Átila Imarino: “Os 0,7% desses 149 milhões de pessoas irão morrer por Covid-19, o que, por baixo, dá um milhão de pessoas”. Foto: Reprodução/Youtube.
Imunidade de rebanho
Em transmissão feita domingo (3) pelo YouTube, o doutor em microbiologia Átila Iamarino, desmonta a tese da contaminação em massa como arma para vencer a pandemia. Pela teoria, após 70% da população contrair o Covid-19, a doença entraria em declínio, uma vez que seria formada a chamada ‘imunidade de rebanho’. Ou seja, novos doentes teriam contato apenas com pessoas imunes à ação do vírus. Pelas evidências, a ciência indica que esse é um caminho perigoso.

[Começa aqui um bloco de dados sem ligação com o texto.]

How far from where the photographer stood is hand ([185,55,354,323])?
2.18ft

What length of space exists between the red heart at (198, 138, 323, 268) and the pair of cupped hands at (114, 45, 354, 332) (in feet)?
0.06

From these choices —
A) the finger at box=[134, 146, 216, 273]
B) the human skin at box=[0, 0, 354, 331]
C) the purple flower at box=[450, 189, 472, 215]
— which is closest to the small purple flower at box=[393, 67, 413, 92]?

“Não temos nenhuma comprovação de que isso funciona para o coronavírus”, sustenta Iamarino. “Temos evidências de que as pessoas que pegam a doença não se infectam de novo mas não sabemos por quanto tempo elas ficam protegidas”, argumenta ele. O especialista cita o exemplo de Nova York, que aplicou testes em massa em uma das regiões mais atingidas pela pandemia, e chegou a uma taxa de letalidade de 0,85% do Covid-19.
Se a tese da imunidade de rebanho for aplicada no Brasil, 70% ou 149 milhões de pessoas serão infectados, calcula o cientista. Num cenário “otimista”, com uma taxa de letalidade de infecção baixa, de 0,7%, ele traça um cenário desolador: “Os 0,7% desses 149 milhões de pessoas irão morrer por Covid-19, o que, por baixo, dá 1 milhão de pessoas”. Iamarino alerta ainda que não há evidências ou provas de que o teto da propagação do vírus estancaria de fato em 70%.

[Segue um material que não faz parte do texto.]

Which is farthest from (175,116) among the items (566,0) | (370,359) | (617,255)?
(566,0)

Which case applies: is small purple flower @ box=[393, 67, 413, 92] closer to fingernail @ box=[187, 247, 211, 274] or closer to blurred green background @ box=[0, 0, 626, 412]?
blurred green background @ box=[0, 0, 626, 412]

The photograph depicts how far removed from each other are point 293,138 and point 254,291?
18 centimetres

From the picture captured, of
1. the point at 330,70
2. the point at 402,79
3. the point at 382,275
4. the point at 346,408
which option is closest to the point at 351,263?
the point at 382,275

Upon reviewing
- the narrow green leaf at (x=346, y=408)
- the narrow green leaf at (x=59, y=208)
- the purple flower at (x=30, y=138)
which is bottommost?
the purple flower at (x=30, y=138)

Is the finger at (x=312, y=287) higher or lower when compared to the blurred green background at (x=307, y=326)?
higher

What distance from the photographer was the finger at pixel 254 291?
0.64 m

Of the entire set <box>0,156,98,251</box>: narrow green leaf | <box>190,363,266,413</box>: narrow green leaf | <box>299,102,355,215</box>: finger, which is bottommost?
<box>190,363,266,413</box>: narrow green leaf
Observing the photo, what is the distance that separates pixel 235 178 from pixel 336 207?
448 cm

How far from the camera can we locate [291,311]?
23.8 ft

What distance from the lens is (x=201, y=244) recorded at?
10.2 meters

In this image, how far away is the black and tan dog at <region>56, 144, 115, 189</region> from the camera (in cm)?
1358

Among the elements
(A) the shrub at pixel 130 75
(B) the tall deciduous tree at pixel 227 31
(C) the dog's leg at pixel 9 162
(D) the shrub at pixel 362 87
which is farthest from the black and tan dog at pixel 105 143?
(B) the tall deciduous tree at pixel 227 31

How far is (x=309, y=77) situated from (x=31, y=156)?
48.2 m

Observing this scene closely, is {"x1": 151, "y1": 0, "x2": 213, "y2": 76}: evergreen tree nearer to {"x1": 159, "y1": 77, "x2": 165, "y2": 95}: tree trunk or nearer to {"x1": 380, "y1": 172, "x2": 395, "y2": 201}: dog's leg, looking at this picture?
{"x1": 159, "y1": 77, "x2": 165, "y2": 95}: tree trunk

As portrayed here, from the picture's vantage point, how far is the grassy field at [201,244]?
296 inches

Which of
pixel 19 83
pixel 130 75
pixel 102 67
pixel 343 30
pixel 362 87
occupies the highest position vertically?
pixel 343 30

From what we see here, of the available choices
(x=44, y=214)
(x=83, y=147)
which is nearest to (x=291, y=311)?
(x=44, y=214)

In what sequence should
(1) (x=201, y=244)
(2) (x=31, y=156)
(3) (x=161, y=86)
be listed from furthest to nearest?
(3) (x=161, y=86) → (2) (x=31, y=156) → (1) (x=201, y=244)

Os pesquisadores de Nova York chegaram a números mais fidedignos graças à confiabilidade dos testes em massa. A cidade tem hoje uma taxa de letalidade de 0,6% no cenário mais otimista, levando-se em conta apenas mortes confirmadas por Covid-19. Até 30 de abril, portanto, 2,1 milhões de casos resultaram em 12,5 mil mortes. “Isso é, no mínimo, 15 vezes pior do que a gripe, na estimativa mais baixa que eles têm para a letalidade do vírus”, compara Iamarino. O cenário mais realista, que leva em consideração os 5,2 mil mortos por Síndrome Respiratória Aguda Grave (SRAG), provavelmente vítimas da Covid-19, aponta para uma taxa de mortalidade em torno de 0,85%.
O cientista ressalta que a taxa de letalidade de um milhão de pessoas poderia ocorrer mesmo no caso de o sistema de saúde não entrar em colapso. Se o Brasil atingir o ponto de colapso geral e as pessoas deixarem de ter atendimento, como já vem ocorrendo, essa mortalidade aumentará consideravalmente, aponta Iamarino.

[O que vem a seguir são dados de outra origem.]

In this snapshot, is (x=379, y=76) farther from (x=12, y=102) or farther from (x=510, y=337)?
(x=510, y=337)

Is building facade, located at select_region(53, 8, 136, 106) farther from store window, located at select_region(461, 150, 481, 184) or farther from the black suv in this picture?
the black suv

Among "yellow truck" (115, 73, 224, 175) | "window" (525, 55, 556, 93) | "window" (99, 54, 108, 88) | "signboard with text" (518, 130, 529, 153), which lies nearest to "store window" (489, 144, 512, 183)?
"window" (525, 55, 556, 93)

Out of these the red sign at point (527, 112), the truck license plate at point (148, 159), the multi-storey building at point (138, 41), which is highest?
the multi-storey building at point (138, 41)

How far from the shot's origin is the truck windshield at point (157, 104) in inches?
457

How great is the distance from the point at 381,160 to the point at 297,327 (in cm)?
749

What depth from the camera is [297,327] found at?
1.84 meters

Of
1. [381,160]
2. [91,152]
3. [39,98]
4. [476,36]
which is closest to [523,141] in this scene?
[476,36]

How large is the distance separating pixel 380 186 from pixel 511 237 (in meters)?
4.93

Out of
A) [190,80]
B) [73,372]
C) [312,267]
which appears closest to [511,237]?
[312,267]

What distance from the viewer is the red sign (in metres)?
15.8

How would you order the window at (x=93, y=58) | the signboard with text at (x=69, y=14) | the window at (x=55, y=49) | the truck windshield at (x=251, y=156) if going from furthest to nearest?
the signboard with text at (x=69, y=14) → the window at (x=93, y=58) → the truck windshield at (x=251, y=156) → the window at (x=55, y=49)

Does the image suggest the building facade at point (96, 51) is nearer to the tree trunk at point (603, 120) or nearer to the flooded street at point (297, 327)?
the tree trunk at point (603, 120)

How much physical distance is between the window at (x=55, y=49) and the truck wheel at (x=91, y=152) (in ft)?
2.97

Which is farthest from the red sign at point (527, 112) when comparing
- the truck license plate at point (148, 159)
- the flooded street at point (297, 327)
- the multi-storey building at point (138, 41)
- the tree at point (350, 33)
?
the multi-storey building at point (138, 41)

“Quem supõe que essa situação é normal e podemos seguir tocando a vida porque 70% dos brasileiros vão pegar [o coronavírus] e está tudo bem, está achando normal que a gente perca esse tanto de vidas. É isso que temos para ver pela frente”, adverte.

A tese do “imunidade de rebanho”, defendida por Bolsonaro, pode levar 1 milhão de brasileiros à morte. Foto: Bruno Kelly.
Controle do pico da doença
A experiência mostra que controlar o pico da doença é fundamental para evitar mais mortes até o surgimento de uma vacina eficaz contra o coronavírus. Iamarino faz uma comparação entre Brasil e Austrália, que em março apresentavam uma curva semelhante de evolução da pandemia. A Austrália adotou quarentena cedo, testou a população e impôs regras de distanciamento social que foram levadas à risca. “Agora, eles podem discutir reabrir a economia”, afirma, lembrando, no entanto, que uma reabertura desordenada pode provocar um novo pico, caso de Singapura.
No caso do Brasil, a atual tendência de alta dos casos só reforça a necessidade de quarentena, não a de relaxamento, como martela Bolsonaro. O pesquisador afirma que estimativas feitas nos Estados Unidos mostram que, se a população tivesse aderido à quarentena duas semanas antes do início do bloqueio, o governo teria evitado 54 mil mortes, cerca de 90% do total de casos registrados na semana passada. “É disso que estamos abrindo mão, deixando os casos crescerem de novo”.
Lockdown
Daqui para a frente, a evolução da pandemia vai depender muito das medidas que serão tomadas pelas autoridades, como uma restrição ainda mais severa das atividades e o bloqueio total da circulação de pessoas, o chamado lockdown, já em curso no Maranhão, no Pará e outras capitais. A julgar pela promoção de convescotes palacianos ao invés da apresentação de um programa com medidas de urgência, o Brasil logo colherá os resultados por reivindicar, com tamanho esmero, o posto número um de novo epicentro do Covid-19 no mundo.